This page provides a summary of pre-service requirements and recommendations for BCBSIL providers. Call the number on the back of the member's ID card if you have any questions.
Eligibility and Benefits Reminder: An eligibility and benefits inquiry should be completed first to confirm membership, verify coverage and determine whether or not pre-certification (also known as pre-notification or preauthorization) is required. This includes prior authorization for high-tech imaging services.
For additional information, refer to the Pre-Service Review for Out-of-Area Members tip sheet . You can also refer to the Electronic Provider Access (EPA) FAQs for additional information.
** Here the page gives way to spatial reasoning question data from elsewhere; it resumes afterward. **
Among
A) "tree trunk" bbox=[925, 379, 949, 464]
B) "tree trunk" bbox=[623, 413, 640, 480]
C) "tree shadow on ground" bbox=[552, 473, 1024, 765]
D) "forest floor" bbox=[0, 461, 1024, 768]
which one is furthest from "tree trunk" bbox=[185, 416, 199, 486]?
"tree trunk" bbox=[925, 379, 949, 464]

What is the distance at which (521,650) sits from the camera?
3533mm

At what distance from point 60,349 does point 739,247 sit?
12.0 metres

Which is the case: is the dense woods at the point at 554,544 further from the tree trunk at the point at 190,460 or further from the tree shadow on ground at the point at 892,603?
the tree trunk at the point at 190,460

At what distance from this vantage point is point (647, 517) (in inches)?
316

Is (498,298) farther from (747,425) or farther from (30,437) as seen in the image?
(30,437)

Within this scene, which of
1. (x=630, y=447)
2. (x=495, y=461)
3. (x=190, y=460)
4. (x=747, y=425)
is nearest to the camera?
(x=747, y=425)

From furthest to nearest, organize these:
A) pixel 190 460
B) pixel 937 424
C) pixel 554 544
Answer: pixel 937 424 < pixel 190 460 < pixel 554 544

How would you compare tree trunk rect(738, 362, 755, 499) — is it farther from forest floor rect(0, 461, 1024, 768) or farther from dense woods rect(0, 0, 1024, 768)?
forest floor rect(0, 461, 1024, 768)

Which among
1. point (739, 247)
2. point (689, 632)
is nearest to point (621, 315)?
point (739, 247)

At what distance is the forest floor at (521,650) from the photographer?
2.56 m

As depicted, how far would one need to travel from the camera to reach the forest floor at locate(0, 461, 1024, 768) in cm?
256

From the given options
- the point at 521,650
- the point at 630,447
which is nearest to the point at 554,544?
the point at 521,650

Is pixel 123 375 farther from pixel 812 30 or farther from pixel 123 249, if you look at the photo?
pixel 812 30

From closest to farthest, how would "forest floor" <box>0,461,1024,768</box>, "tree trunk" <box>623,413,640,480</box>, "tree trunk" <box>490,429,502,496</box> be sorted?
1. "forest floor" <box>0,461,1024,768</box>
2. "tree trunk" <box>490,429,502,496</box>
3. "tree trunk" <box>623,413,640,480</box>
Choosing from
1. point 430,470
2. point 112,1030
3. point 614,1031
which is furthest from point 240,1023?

Learn more about iExchange®.
Also known as preauthorization or pre-notification, pre-certification confirms that a physicians’ plan of treatment meets medical necessity criteria under the applicable health benefit plan.
- Most PPO benefit plans require the member or provider to pre-certify inpatient hospital admissions (acute care, inpatient rehab, etc.)
- Many PPO benefit plans also require pre-certification for coordinated health care (skilled nursing visits, home infusion therapy, etc.)
- Pre-certification also may be required for outpatient services for some employer groups.
Request, Verify or Obtain Pre-certifications
- Electronic Requests—Registered AvailityTM providers may submit online pre-certification and authorization requests and inquiries (ANSI 278 transaction)
- Telephone Inquiries—Call the pre-certification number on the back of the member’s ID card. Or, call our Provider Telecommunications Center (PTC) at (800) 972-8088—upon verification of eligibility and benefits, you will be advised how to proceed.
- Online Approvals—Sign up to use iExchange—an online tool that supports direct submissions and provides online approval of benefits for inpatient admissions and select outpatient services. Learn more about iExchange.
A Predetermination of Benefits is a written request for verification of benefits prior to rendering services.
- Recommended when the service may be considered experimental, investigational or cosmetic
- Approvals and denials often are based on approved BCBSIL Medical Policies
- Not a substitute for the eligibility and benefits verification process
How to Submit a Request for Review
- Complete the Predetermination Request Form and fax it to BCBSIL
- This form also may be used to request review of a previously denied Predetermination of Benefits
- You will be notified when a final outcome has been reached
Attention BCBS providers (outside of BCBSIL): Please see the BlueCard (Out-of-area) Reminder at the bottom of this page.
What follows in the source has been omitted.